Trichothecenes are mycotoxins produced by molds that frequently contaminate stores of grain products. This makes trichothecene contamination a significant public health problem, and many areas have strict limits on permitted trichothecene content. For example, in the European Union, only .025 ppm of T-2 toxin is permissible in bakery products intended for human consumption. The molds that can produce trichothecenes grow well in dark, temperate places with high moisture content. Therefore, one of the best ways to prevent trichothecene contamination in food products is to store the resources in the proper conditions to prevent the growth of molds. For example, it is generally advised to only store grains in areas with a moisture content of less than 15%. However, if an area has already been contaminated with trichothecene toxins, there are a variety of possible decontamination strategies to prevent further exposure. Treatment with 1% sodium hypochlorite (NaOCl) in 0.1M sodium hydroxide (NaOH) for 4–5 hours has been shown to inhibit the biological activity of T-2 toxin. Incubation with aqueous ozone at approximately 25 ppm has also been shown to degrade a variety of trichothecenes through a mechanism involving oxidation of the 9, 10 carbon double bond. UV exposure has also been shown to be effective under the right conditions.

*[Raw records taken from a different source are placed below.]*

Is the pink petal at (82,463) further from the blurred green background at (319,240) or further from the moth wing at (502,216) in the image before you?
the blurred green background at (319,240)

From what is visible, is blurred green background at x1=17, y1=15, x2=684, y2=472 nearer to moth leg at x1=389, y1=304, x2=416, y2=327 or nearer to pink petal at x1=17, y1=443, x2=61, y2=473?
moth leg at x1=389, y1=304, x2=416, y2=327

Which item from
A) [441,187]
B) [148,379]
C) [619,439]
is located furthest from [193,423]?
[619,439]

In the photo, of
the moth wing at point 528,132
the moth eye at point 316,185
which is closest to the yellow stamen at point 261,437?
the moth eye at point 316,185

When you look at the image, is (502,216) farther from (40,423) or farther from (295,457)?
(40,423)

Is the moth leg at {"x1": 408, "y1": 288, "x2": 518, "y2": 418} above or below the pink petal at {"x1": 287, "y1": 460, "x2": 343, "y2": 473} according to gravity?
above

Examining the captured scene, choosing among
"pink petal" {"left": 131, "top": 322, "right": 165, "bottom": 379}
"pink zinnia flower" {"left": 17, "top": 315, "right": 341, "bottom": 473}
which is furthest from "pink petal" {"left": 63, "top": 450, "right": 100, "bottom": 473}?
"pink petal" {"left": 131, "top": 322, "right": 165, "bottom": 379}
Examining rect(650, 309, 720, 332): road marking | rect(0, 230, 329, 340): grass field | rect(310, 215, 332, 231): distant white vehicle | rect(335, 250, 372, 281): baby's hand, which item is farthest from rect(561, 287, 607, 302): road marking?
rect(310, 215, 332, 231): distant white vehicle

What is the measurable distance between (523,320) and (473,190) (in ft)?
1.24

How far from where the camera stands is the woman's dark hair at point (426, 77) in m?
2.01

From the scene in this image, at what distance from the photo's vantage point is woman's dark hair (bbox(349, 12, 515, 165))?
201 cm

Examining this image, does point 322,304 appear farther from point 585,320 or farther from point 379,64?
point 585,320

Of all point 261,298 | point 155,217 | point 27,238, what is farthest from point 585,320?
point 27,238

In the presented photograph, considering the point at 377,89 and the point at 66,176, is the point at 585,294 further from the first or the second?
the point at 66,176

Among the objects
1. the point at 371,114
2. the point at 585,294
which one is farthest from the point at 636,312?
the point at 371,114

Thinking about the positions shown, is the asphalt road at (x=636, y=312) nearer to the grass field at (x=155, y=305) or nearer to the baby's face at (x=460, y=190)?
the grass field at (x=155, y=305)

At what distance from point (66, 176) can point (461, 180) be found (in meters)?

Outside of the strategies for physical and chemical decontamination, advancing research in molecular genetics has also given rise to the potential of a biological decontamination approach. Many microbes, including bacteria, yeast, and fungi, have evolved enzymatic gene products which facilitate the specific and efficient degradation of trichothecene mycotoxins. Many of these enzymes specifically degrade the 12,13 carbon epoxide ring which is important for the toxicity of trichothecenes. For example, the Eubacteria strain BBSH 797 produces de-epoxidase enzymes which reduce the 12,13 carbon epoxide ring to a double bond group. These, along with other microbes expressing trichothecene detoxifying properties, can be used in feed stores to prevent to toxic effect of contaminated feed upon consumption. Furthermore, molecular cloning of the genes responsible for producing these detoxifying enzymes could be useful in producing strains of agricultural products that are resistant to trichothecene poisoning.

== Epoxy trichothecenes ==
Epoxy trichothecenes are a variation of the above, and were once explored for military use in East Germany, and possibly the whole Soviet bloc. There is no feasible treatment once symptoms of epoxithichothecene poisoning set in, though the effects can subside without leaving any permanent damage.

Any plans to use the epoxy trichothecenes as a large-scale bioweapon were abandoned. They broke down quickly in the presence of heat, UV light, and chlorine. This meant they would be ineffective or quick to remediate in open attacks or water supply poisoning, where it might be exposed to sunlight, boiled, or conditioned with chlorine.